When Alcoa's Point Henry workers met the Prime Minister Julia Gillard on Monday they should have advised her to call the aluminium company's bluff and dismiss its blatant rent seeking tactics.
Just over 12 months ago, the company's majority owner, Alcoa Inc of the US, declared the Australian operations were the jewel in the crown of all its regional plants.
In its annual review of global activities, Alcoa Inc wrote: "Alcoa of Australia ended 2010 in excellent shape, maintaining its place as one of the most profitable Alcoa regions and a critical element in the global Alcoa system. This came despite significant challenges, including uncertainty over carbon price legislation and a resources tax, energy security issues, rising production costs, and currency impacts."
A little over a year later, it beggars belief that one of Alcoa's plants is in financial distress and likely to close down, leaving 600 employees jobless.
Given that only one the "challenges" listed above has changed drastically – and that is that Alcoa now has certainty that it will be cushioned from the worst of the carbon tax – serious questions of rent seeking must be posed by the Federal Government.
Further, Opposition leader Tony Abbott needs to, in his own words, "move on" from blaming the proposed carbon price for every manufacturer's decision to cut Australian jobs.
Bewilderingly, his climate change spokesman Greg Hunt repeated criticism of the carbon price again on Monday even though Alcoa has publicly and consistently distanced the review of its Geelong operations from the imminent carbon tax.
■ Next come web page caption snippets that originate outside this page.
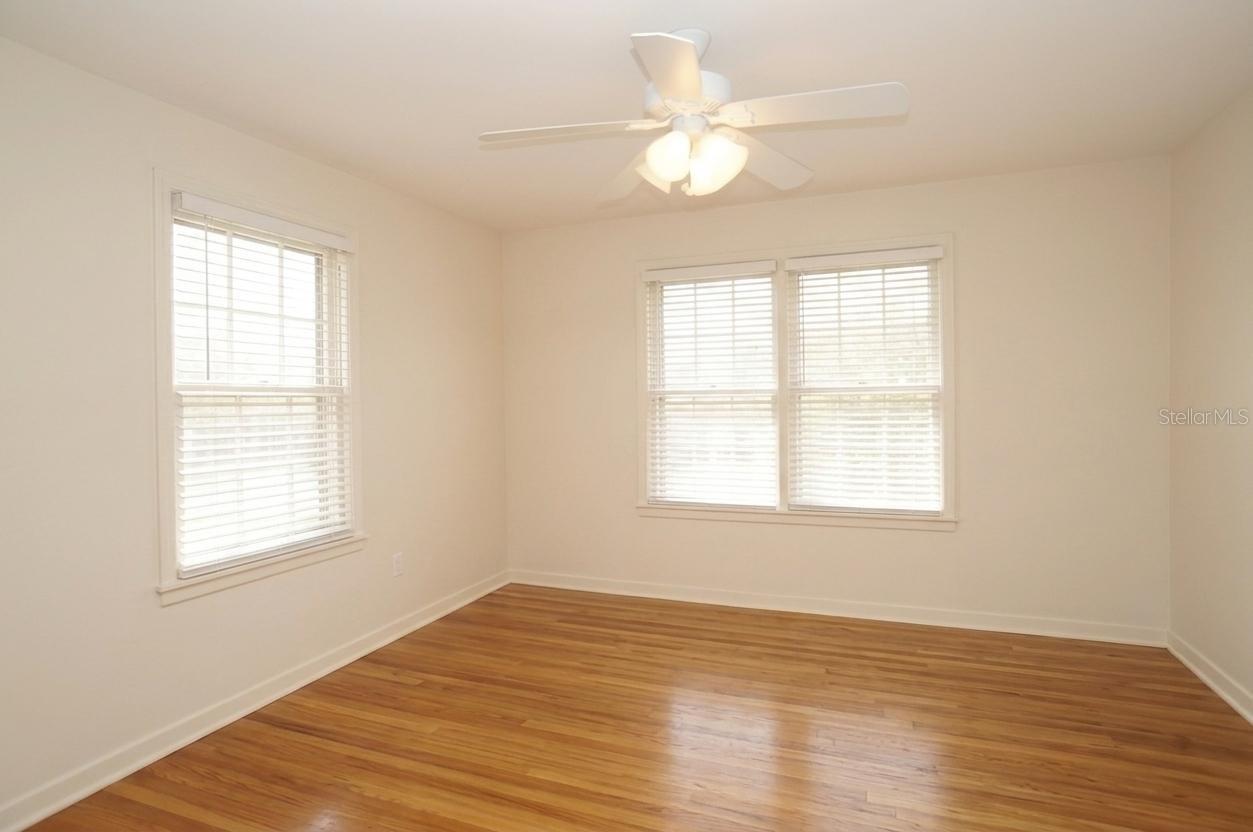 305 S AUDUBON AVE, TAMPA, FL — photo 5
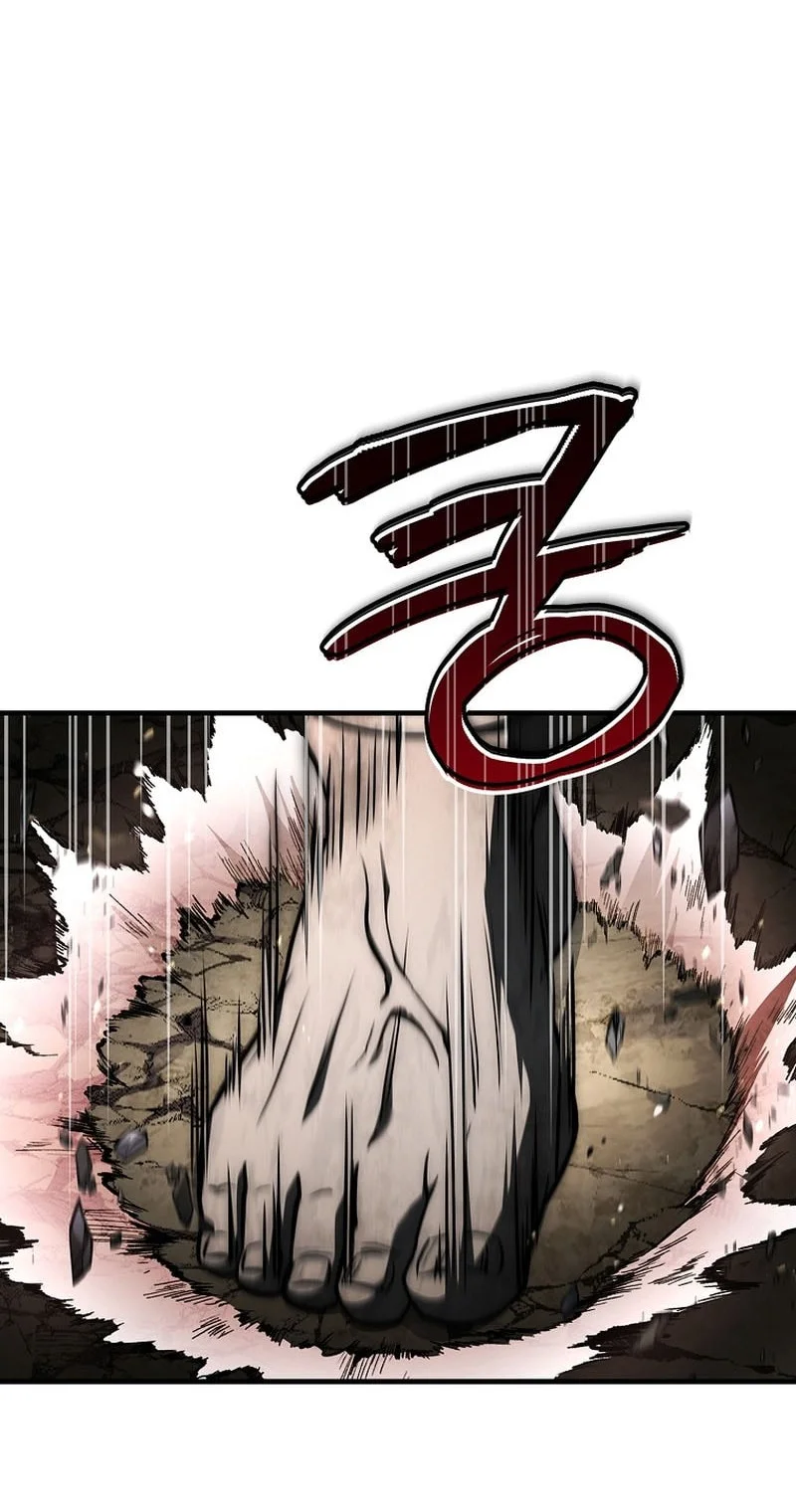 The Third Prince Of The Fallen Kingdom has Regressed Chapter 43 Gambar 9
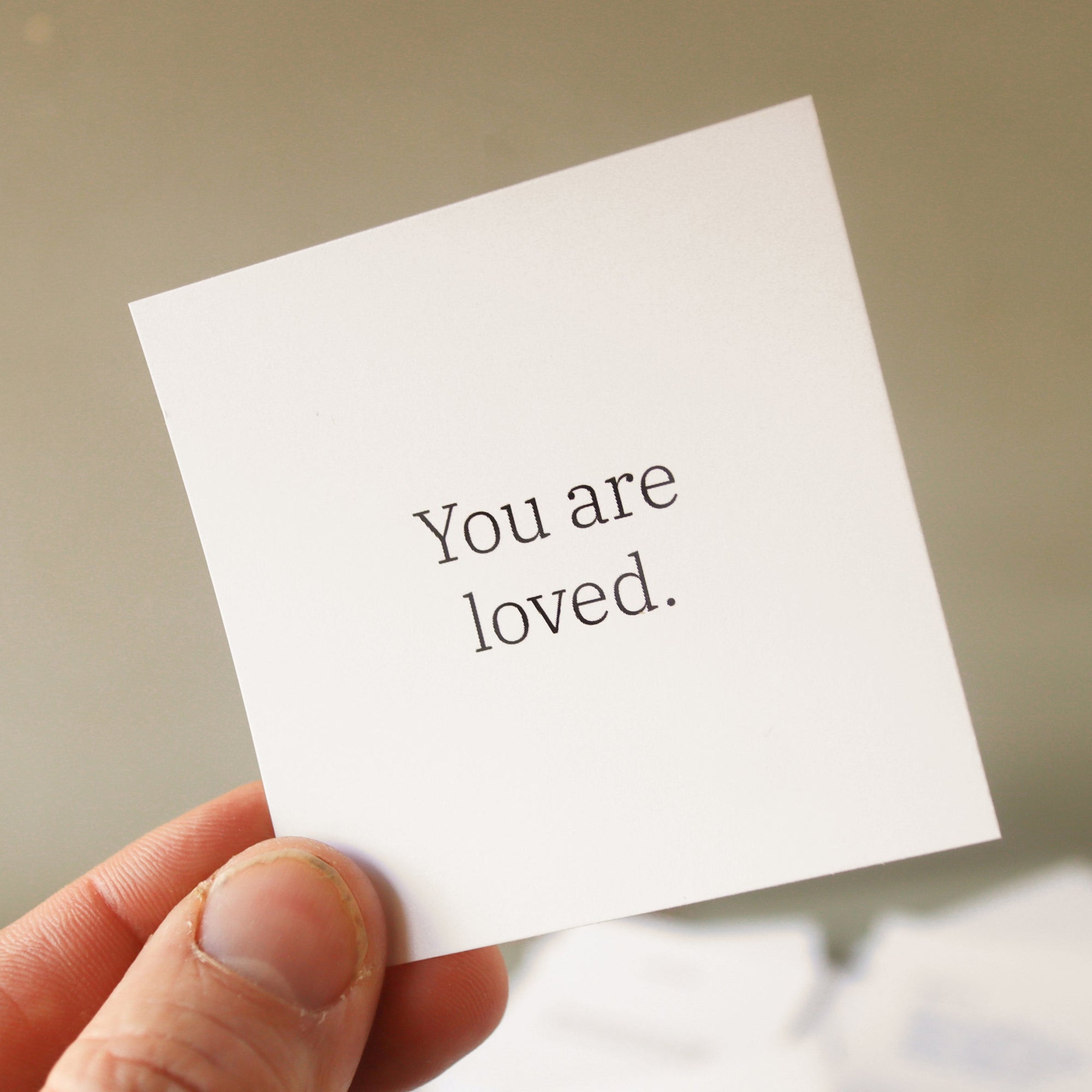365 Love Notes: Daily Bible Verses, Christian Quotes &amp; Faith-Filled Affirmations About Love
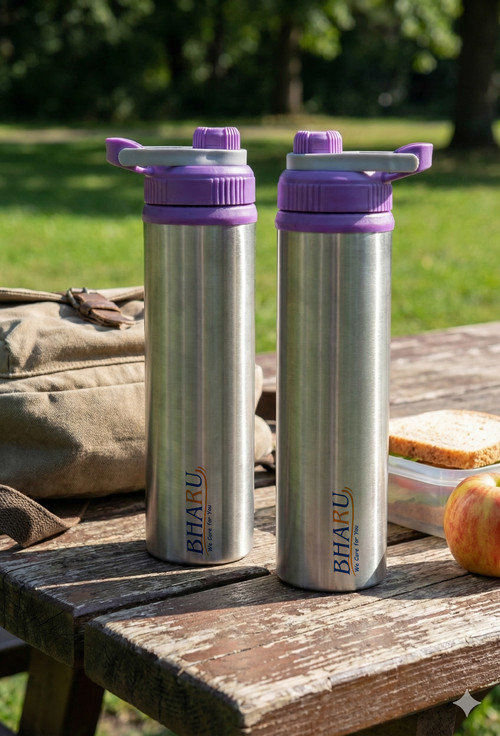 Compressed by jpeg-recompress.jpg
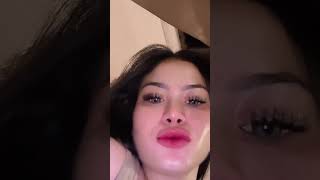 Download lagu Baby Feriosa 291st Day #girl #woman #beautiful #sexy #cute #chubby mp3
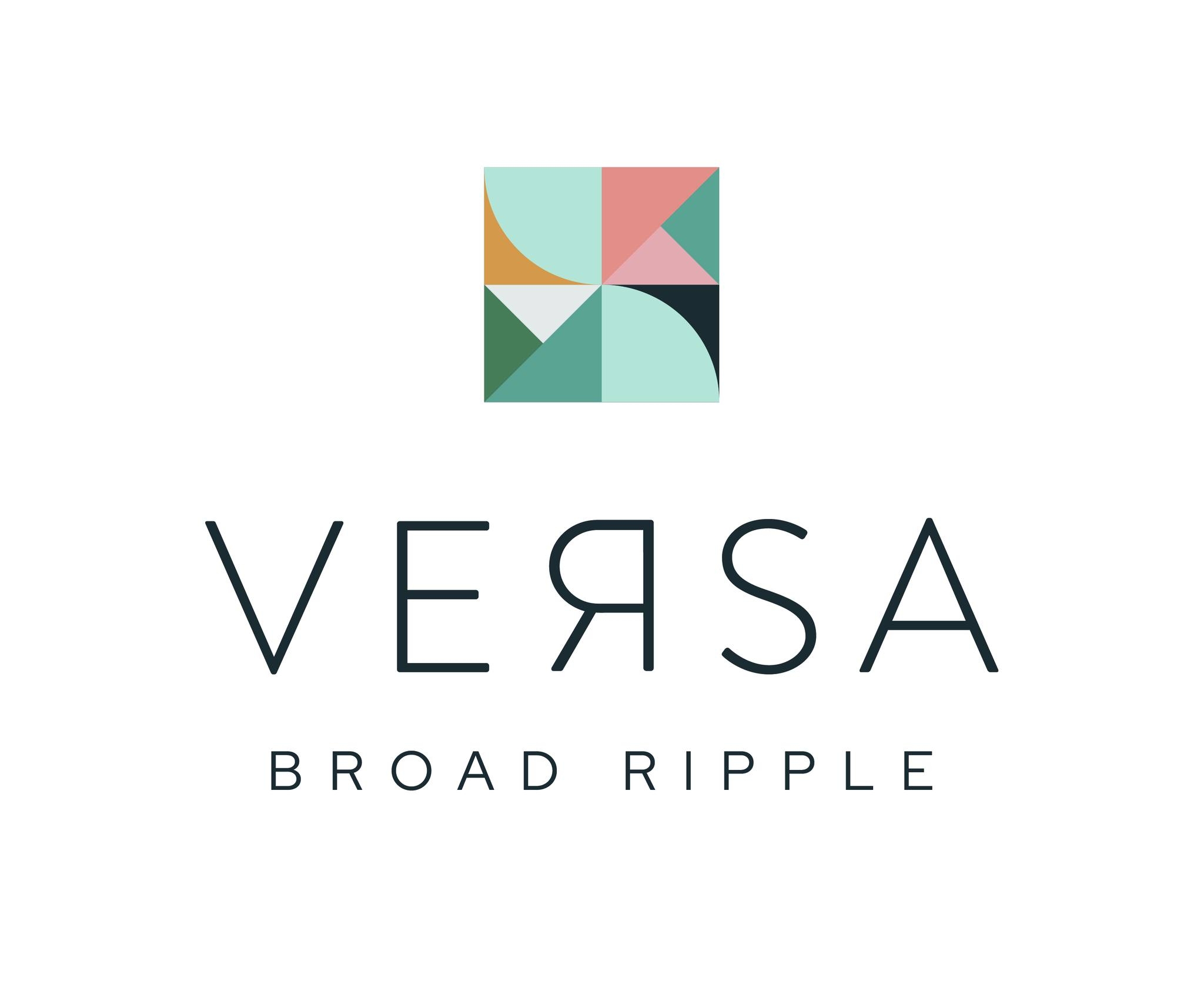 Versa Apartments | Indianapolis IN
Head of Alcoa in Australia Alan Cransberg is on the record, thus: "It (is) important to note that the review has not been prompted by a future price on carbon. The present situation is a result of low metal prices, a high Australian dollar, and input costs. The future price on carbon would be an additional cost, however Point Henry smelter is already losing money.''
Alcoa could have elaborated by explaining that in many countries where there already is a price on carbon that aluminium sectors are in fact thriving.
Germany, for instance, is building smelters not axing them because the nation's industrialists understand that demand for aluminium is set to grow and grow, especially as limits on carbon emissions are tightened further.
According to the German aluminium industry association, GDA, aluminium is processed in 600 plants in Germany and in 2009 the sector employed 73,000 people directly.
Now Germany's manufacturers have for years factored into their operating costs a price on carbon - in the form of emissions trading and feed-in-tariffs that require electricity generators to purchase renewable energy.